Thinking Guide for learning algorithms and brushing questions

Posted by toovey on Sun, 20 Feb 2022 19:25:49 +0100

First of all, what we're talking about here are ordinary data structures. I'm not engaged in algorithm competition. Noriko was born. I can only solve conventional problems. In addition, the following is a summary of my personal experience. No algorithm book will write these things, so please try to understand my perspective and don't dwell on details, because this article is to establish a framework understanding of data structure and algorithm.

From the whole to the details, from the top to the bottom, from the abstract to the concrete framework, thinking is universal. It is efficient not only to learn data structures and algorithms, but also to learn any other knowledge.

1, Storage mode of data structure

There are only two ways to store data structures: array (sequential storage) and linked list (linked storage).

There are hash tables, stacks, queues, heaps, trees, graphs and other data structures?

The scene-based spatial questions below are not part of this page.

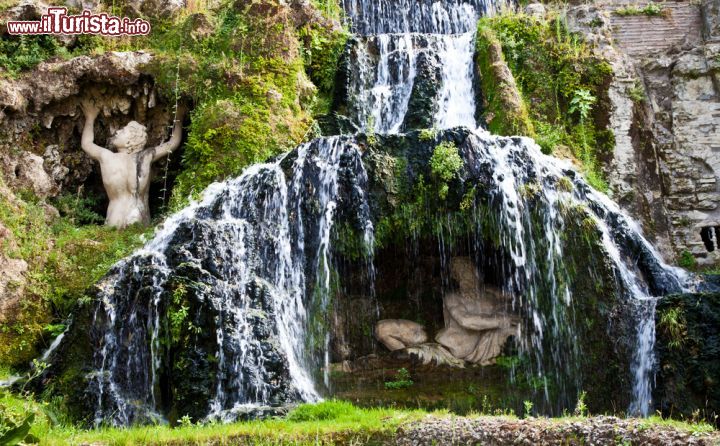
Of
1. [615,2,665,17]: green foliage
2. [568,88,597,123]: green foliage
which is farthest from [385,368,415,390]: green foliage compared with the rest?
[615,2,665,17]: green foliage

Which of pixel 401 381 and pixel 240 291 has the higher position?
pixel 240 291

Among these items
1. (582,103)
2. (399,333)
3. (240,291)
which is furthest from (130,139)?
(582,103)

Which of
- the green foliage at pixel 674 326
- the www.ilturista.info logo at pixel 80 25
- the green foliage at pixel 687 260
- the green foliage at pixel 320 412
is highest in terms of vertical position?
the www.ilturista.info logo at pixel 80 25

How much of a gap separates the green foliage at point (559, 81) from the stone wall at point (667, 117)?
35cm

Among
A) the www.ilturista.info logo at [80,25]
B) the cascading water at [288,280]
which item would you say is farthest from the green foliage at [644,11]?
the www.ilturista.info logo at [80,25]

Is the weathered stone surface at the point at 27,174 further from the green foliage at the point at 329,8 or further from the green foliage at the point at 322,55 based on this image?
the green foliage at the point at 329,8

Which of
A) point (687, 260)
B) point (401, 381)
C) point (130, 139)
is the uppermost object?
point (130, 139)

When we analyze problems, we must have the idea of recursion, from top to bottom, from abstract to concrete. You have listed so many. Those belong to the "superstructure", and arrays and linked lists are the "structural foundation". Because those diversified data structures are special operations on linked lists or arrays, and the API s are different.

For example, the two data structures of "queue" and "stack" can be implemented by either linked list or array. To implement with array, we must deal with the problem of capacity expansion and contraction; Using a linked list does not have this problem, but it needs more memory space to store node pointers.

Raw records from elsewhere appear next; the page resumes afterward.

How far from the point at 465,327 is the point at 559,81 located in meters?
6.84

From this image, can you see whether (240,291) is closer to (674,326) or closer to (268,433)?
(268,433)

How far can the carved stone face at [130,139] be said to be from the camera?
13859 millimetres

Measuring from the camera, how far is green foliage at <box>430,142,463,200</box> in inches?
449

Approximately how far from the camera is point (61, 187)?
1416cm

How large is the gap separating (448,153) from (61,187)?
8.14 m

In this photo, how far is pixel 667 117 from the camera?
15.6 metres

The adjacency list is a linked list, and the adjacency matrix is a two-dimensional array. The adjacency matrix can judge the connectivity quickly, and can carry out matrix operation to solve some problems, but it is very space-consuming if the graph is sparse. Adjacency table saves space, but many operations are certainly not as efficient as adjacency matrix.

"Hash table" is to map keys into a large array through hash function. Moreover, for the method of solving hash conflict, the zipper method needs the characteristics of linked list, which is simple to operate, but needs additional space to store pointers; Linear probing requires array characteristics for continuous addressing. It does not need the storage space of the pointer, but the operation is slightly more complex.

The "tree" implemented by array is the "heap", because the "heap" is a complete binary tree. Storing with array does not require node pointers, and the operation is relatively simple; Using linked list is a very common kind of "tree". Because it is not necessarily a complete binary tree, it is not suitable for array storage. Therefore, based on this linked list "tree" structure, various ingenious designs are derived, such as binary search tree, AVL tree, red black tree, interval tree, B tree and so on, to deal with different problems.

Friends who know about Redis database may also know that Redis provides several common data structures such as list, string, collection, etc., but for each data structure, there are at least two storage methods at the bottom, so as to use the appropriate storage methods according to the actual situation of stored data.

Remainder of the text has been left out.